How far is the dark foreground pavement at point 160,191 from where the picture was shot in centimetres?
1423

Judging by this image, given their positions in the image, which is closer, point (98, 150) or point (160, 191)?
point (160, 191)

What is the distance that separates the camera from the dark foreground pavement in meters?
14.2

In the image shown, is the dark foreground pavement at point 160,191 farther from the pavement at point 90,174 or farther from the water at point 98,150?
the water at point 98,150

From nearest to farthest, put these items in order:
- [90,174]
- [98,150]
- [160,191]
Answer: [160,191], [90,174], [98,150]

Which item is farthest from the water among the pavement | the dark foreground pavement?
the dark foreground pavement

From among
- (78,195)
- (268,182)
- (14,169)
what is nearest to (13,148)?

┄┄┄┄┄┄┄┄┄┄┄┄┄┄┄┄┄┄┄┄

Please reproduce each of the items above word for word, keeping every line as it stands.

How far is the dark foreground pavement at point 160,191 from where the picture was shot in centimetres?
1423

Judging by this image, given their positions in the image, which is closer, point (98, 150) or point (160, 191)?
point (160, 191)

What is the distance that separates the camera from the dark foreground pavement in meters?
14.2

In the image shown, is the dark foreground pavement at point 160,191 farther from the pavement at point 90,174 or farther from the water at point 98,150?
the water at point 98,150

From nearest to farthest, put these items in order:
- [90,174]
- [98,150]
- [160,191]
Answer: [160,191], [90,174], [98,150]

Which item is farthest from the water among the pavement | the dark foreground pavement?
the dark foreground pavement

From among
- (78,195)
- (268,182)
- (14,169)
what is nearest to (13,148)?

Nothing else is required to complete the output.